▶ EXCERPT PROVIDED
——————————

Fang-Chai (Jackie) Cheng (Photo: Jared Sych for Avenue Magazine)

The mental health champion

Fang-Chai (Jackie) Cheng (MEDU’15) cares about providing mental health services for all.

Fang-Chai (Jackie) Cheng has always wanted to take care of people.   

In 2006, after receiving her counselling diploma certificate, she knew she wanted to continue her education and further explore counselling psychology. Then she was given a sign, which appeared literally on the side of a bus.

“I was sitting, waiting for a bus, and I didn’t know where to apply (to grad school.) I looked up and there was a University of Saskatchewan ad. I hadn’t even thought about Saskatchewan at all! I had heard it had good graduate programs … I applied and I got in,” she said.

The USask alumna was born in Taiwan and moved to Calgary at a young age. She says her empathetic nature stems from growing up with her family around her.

“I grew up in a multigenerational family. I’ve always had this kind of cultural respect for elders and seniors,” she said.

Cheng began her Master’s in Education at USask in 2006, focusing on school and counselling psychology, but the sudden passing of her father in 2007 was a struggle for her. While trying to deal with her grief, the years after his untimely passing taught her firsthand about the challenges in navigating an overwhelming mental health-care system and the cultural barriers people often face when seeking help.

Her own self-care journey, while challenging, brought insight she now uses as a practicing psychologist. She’s passionate about helping others who might have struggled through the system, like herself.  

Today, she works on making mental health counselling accessible to all.

And people are noticing her influential work. Cheng was recently named a Calgary’s Top 40 Under 40 recipient by Avenue magazine, in part for her work developing the Alberta Health Services (ABS) Short Term Assessment and Treatment (STAT) program within ABS’ Community Geriatric Mental Health Service team. The program makes it easier for seniors to access mental health services.

All too often, wait times to see a professional are long. Assessing mental health is not a one-size fits all approach. Cheng saw a need to fill the gap and streamline services. She now works closely with patients by connecting them to the most efficient method of support.

“Not every client that had to wait six months for a therapist needed to wait six months for a therapist. Some of the issues could have been addressed sooner maybe within five or six sessions,” she said.

——————————

Dataset entries:
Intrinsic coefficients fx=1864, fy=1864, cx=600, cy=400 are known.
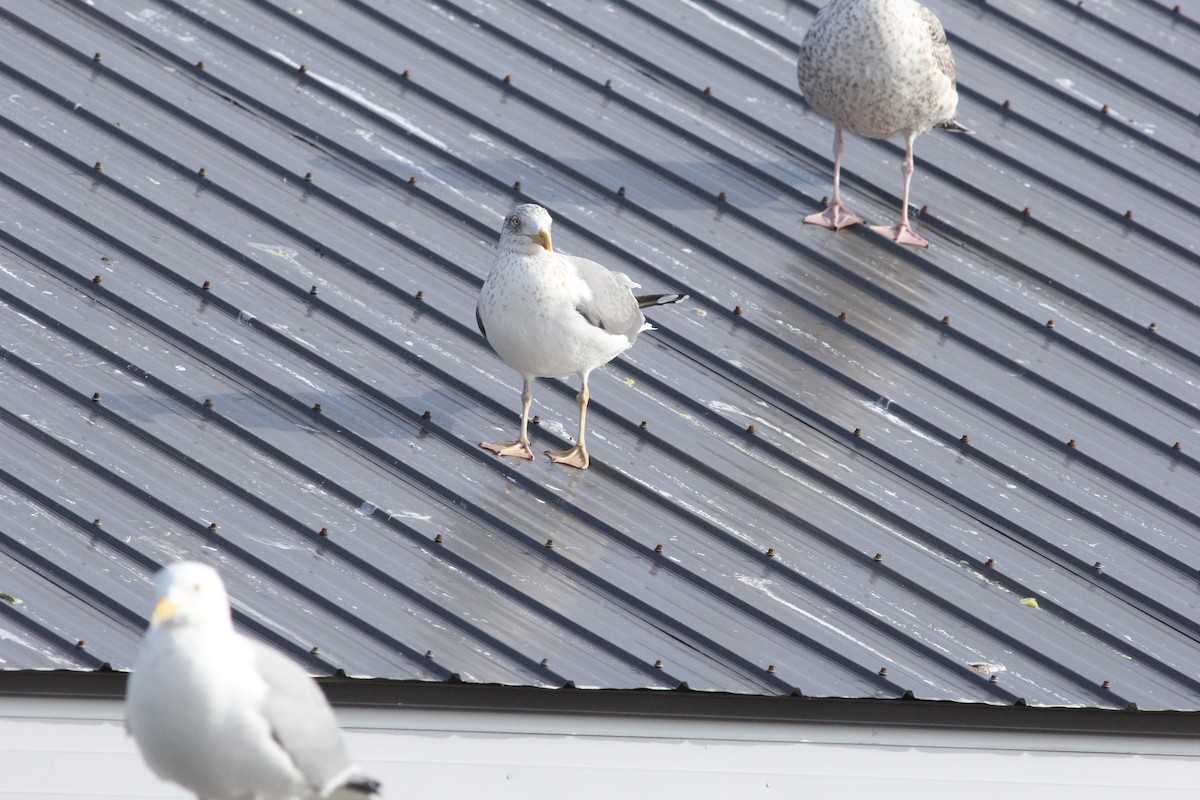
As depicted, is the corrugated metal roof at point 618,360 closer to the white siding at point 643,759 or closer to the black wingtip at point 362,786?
the white siding at point 643,759

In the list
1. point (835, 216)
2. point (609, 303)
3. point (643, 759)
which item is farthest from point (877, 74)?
point (643, 759)

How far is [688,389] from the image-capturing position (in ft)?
31.5

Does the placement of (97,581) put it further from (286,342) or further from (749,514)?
(749,514)

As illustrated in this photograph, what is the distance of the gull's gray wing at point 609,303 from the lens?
8.97 meters

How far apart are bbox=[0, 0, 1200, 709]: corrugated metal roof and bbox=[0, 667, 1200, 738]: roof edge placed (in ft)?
0.23

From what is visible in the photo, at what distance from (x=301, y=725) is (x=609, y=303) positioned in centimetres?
388

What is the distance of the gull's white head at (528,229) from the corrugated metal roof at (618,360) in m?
0.92

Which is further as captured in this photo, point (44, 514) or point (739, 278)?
point (739, 278)

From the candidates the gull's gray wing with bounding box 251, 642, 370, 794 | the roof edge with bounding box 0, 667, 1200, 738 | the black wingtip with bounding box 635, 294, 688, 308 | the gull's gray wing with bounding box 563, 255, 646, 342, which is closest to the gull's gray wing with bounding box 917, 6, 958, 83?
the black wingtip with bounding box 635, 294, 688, 308

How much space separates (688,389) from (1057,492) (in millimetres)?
1916

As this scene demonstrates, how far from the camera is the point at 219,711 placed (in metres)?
5.43

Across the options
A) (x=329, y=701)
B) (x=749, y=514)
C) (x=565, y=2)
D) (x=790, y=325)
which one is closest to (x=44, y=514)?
(x=329, y=701)

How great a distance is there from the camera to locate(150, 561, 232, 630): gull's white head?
530 centimetres

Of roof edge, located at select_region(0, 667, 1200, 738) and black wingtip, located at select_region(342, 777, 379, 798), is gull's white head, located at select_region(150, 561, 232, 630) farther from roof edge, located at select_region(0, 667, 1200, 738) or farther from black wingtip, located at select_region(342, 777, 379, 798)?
roof edge, located at select_region(0, 667, 1200, 738)
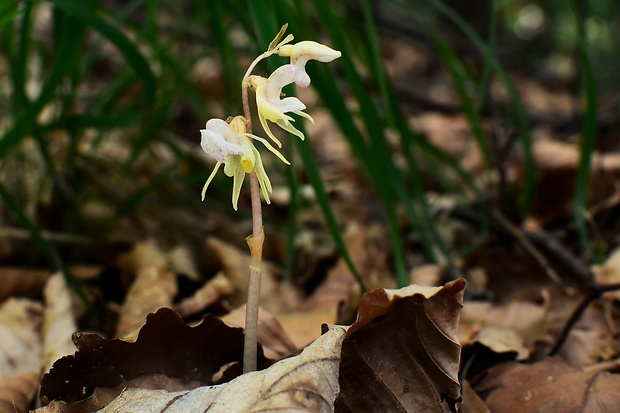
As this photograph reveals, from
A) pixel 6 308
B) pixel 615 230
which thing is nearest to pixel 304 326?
pixel 6 308

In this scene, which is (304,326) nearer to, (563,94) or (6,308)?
(6,308)

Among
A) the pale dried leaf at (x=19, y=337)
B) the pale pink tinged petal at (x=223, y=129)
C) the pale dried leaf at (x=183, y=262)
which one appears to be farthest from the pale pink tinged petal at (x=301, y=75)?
the pale dried leaf at (x=183, y=262)

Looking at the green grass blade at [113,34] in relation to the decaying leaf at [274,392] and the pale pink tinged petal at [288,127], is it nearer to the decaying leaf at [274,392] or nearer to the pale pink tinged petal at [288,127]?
the pale pink tinged petal at [288,127]

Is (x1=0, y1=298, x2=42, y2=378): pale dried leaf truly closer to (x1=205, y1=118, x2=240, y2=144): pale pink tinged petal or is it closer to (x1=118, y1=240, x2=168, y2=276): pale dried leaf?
(x1=118, y1=240, x2=168, y2=276): pale dried leaf

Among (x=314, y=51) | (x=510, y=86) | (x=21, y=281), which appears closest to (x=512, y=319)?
(x=510, y=86)

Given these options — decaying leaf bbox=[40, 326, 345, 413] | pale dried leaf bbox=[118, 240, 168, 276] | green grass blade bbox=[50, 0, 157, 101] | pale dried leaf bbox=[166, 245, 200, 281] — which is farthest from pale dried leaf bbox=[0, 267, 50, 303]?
decaying leaf bbox=[40, 326, 345, 413]

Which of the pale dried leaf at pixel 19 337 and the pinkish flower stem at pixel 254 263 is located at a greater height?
the pinkish flower stem at pixel 254 263

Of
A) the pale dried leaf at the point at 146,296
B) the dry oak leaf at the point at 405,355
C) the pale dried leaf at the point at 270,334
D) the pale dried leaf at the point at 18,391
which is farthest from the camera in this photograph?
the pale dried leaf at the point at 146,296
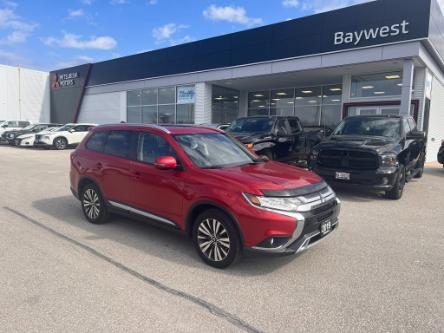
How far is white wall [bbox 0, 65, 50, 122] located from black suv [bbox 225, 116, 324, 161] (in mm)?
31177

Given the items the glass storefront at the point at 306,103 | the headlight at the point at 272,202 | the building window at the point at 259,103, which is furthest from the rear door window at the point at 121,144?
the building window at the point at 259,103

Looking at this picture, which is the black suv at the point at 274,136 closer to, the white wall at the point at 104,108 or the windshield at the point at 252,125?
the windshield at the point at 252,125

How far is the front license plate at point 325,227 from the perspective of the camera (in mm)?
4032

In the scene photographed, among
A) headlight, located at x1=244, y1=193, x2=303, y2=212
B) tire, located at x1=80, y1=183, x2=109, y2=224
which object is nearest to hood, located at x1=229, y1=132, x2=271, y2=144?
tire, located at x1=80, y1=183, x2=109, y2=224

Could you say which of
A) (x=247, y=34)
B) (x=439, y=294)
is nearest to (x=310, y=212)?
(x=439, y=294)

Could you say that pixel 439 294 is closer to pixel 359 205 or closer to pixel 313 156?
pixel 359 205

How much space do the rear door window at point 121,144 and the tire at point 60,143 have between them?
17967 millimetres

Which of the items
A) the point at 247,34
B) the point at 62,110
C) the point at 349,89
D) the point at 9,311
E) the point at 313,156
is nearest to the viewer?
the point at 9,311

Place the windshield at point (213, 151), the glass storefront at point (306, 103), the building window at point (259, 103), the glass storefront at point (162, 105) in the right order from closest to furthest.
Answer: the windshield at point (213, 151) < the glass storefront at point (306, 103) < the glass storefront at point (162, 105) < the building window at point (259, 103)

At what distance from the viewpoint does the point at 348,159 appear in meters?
7.84

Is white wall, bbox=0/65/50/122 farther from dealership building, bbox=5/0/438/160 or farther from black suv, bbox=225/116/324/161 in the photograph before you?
black suv, bbox=225/116/324/161

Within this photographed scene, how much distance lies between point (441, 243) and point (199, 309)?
156 inches

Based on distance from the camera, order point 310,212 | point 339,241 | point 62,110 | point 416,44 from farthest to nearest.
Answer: point 62,110 → point 416,44 → point 339,241 → point 310,212

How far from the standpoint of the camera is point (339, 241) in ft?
16.5
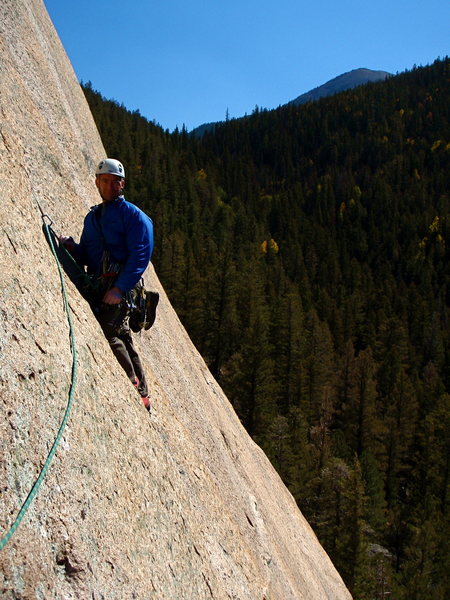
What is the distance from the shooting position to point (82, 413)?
3.92 meters

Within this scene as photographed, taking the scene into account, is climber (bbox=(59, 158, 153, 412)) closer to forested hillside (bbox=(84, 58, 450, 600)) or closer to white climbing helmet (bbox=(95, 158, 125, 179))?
white climbing helmet (bbox=(95, 158, 125, 179))

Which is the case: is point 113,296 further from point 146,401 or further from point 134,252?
point 146,401

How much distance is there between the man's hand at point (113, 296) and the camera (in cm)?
518

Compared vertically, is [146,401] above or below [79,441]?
above

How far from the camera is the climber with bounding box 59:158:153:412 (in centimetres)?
518

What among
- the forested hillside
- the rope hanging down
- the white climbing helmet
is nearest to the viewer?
the rope hanging down

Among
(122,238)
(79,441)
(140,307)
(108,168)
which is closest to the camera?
(79,441)

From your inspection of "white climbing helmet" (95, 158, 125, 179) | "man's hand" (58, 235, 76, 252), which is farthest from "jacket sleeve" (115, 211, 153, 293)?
"man's hand" (58, 235, 76, 252)

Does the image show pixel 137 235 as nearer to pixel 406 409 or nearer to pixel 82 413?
pixel 82 413

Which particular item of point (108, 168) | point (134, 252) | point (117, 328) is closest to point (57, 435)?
point (117, 328)

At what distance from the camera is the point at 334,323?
3118 inches

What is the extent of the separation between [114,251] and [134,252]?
31 cm

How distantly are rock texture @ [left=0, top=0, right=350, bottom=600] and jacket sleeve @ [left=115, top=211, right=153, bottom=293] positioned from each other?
48 cm

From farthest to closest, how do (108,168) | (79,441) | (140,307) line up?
(140,307), (108,168), (79,441)
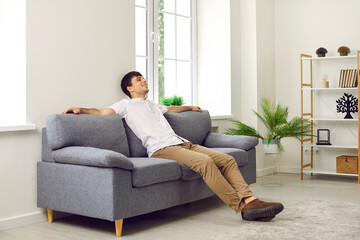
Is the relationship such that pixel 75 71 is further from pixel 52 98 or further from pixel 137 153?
pixel 137 153

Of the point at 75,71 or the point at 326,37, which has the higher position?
the point at 326,37

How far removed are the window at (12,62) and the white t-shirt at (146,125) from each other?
2.47ft

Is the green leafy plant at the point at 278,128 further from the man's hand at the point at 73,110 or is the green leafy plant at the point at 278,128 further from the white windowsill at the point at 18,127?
the white windowsill at the point at 18,127

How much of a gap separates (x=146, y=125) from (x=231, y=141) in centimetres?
98

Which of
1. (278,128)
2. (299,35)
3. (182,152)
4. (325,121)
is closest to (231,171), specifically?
(182,152)

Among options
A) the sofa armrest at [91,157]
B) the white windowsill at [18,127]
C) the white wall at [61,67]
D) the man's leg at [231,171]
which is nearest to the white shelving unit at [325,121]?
the man's leg at [231,171]

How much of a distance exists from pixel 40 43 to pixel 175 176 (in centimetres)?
146

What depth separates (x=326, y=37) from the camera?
5969 millimetres

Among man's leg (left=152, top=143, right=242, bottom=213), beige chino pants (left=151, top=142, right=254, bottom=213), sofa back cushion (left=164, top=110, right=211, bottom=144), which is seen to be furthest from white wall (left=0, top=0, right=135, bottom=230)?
man's leg (left=152, top=143, right=242, bottom=213)

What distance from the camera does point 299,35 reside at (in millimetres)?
6176

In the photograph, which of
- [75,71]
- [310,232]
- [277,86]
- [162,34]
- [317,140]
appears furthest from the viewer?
[277,86]

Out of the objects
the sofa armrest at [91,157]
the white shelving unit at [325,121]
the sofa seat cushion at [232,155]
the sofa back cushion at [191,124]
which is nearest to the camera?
the sofa armrest at [91,157]

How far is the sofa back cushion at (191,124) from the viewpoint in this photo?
450cm

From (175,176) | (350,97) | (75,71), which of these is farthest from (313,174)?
(75,71)
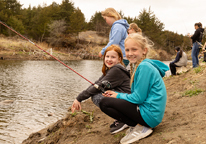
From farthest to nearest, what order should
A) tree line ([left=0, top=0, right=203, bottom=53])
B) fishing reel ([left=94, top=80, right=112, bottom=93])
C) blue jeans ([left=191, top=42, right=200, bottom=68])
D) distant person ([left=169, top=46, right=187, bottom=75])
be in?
1. tree line ([left=0, top=0, right=203, bottom=53])
2. distant person ([left=169, top=46, right=187, bottom=75])
3. blue jeans ([left=191, top=42, right=200, bottom=68])
4. fishing reel ([left=94, top=80, right=112, bottom=93])

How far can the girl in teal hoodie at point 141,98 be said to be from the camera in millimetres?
2307

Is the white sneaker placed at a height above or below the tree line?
below

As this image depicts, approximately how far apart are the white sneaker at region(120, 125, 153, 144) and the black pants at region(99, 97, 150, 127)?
6 cm

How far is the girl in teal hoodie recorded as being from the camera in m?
2.31

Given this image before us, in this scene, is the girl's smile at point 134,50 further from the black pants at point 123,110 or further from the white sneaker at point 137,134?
the white sneaker at point 137,134

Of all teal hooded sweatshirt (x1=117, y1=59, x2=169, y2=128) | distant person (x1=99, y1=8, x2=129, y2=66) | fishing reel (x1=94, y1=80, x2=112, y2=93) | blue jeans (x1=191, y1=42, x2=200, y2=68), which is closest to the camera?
teal hooded sweatshirt (x1=117, y1=59, x2=169, y2=128)

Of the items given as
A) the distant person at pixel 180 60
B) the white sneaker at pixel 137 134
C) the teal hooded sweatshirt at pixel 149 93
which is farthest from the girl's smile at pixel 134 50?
the distant person at pixel 180 60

——————————

▶ TASKS AND EXERCISES
A) Retype the part of the article about Jackie Cheng starting with "Fang-Chai (Jackie) Cheng (Photo: Jared" and going on through "services for all.".
B) Using the article about Jackie Cheng, explain in one to three sentences why Cheng saw a need to streamline mental health services.
C) Proceed with the article about Jackie Cheng from the point where it stops.

▶ OUTPUTS FOR THE TASKS
A)
Fang-Chai (Jackie) Cheng (Photo: Jared Sych for Avenue Magazine)

The mental health champion

Fang-Chai (Jackie) Cheng (MEDU’15) cares about providing mental health services for all.

B) Wait times to see a professional are often long, and assessing mental health is not a one-size-fits-all approach. Cheng noted that not every client who waited six months for a therapist needed to wait that long, since some issues could have been addressed sooner, perhaps within five or six sessions.

C)
“I understand that there are wait times in the public health-care system. I just don’t think mental health concerns wait.”

Along with her influential work in public health, Cheng also continues to work at Fercho Psychological Services, providing counselling services to all members of the public. She does psychoeducational assessments for children and adolescents under the team’s Brighter Stars program. The program offers six free psychoeducational assessments to children or adolescents looking to enhance their educational experiences, but may not have the resources available to them.

Cheng says it’s her passion to learn more about people that keeps her striving to help others.

“I just have a wonder about people and humans and why we do what we do,” says Cheng. “What experiences contribute to making us who we are and shaping some of the decisions that we make.”

Clearing the stigma

Despite recent advances, Cheng says the stigma of mental health is still real, especially for seniors.

“There’s still a lot of stigma, because of the generation that they grew up in,” she said. “They just want to keep it private… some feel like a burden.”

But Cheng says she’s beginning to see a shift. Younger generations are becoming very open and comfortable discussing feelings and emotions.

Her advice for those struggling with mental health, especially during the COVID-19 pandemic, is to find the right balance and seek treatment if required.

“It really is based on that particular individual, but we need to put a realistic spin on it,” she says. “It’s about finding your own balance that works for you. Asking yourself what you need to maintain your mental health while being socially conscientious and adhering to safety precautions.”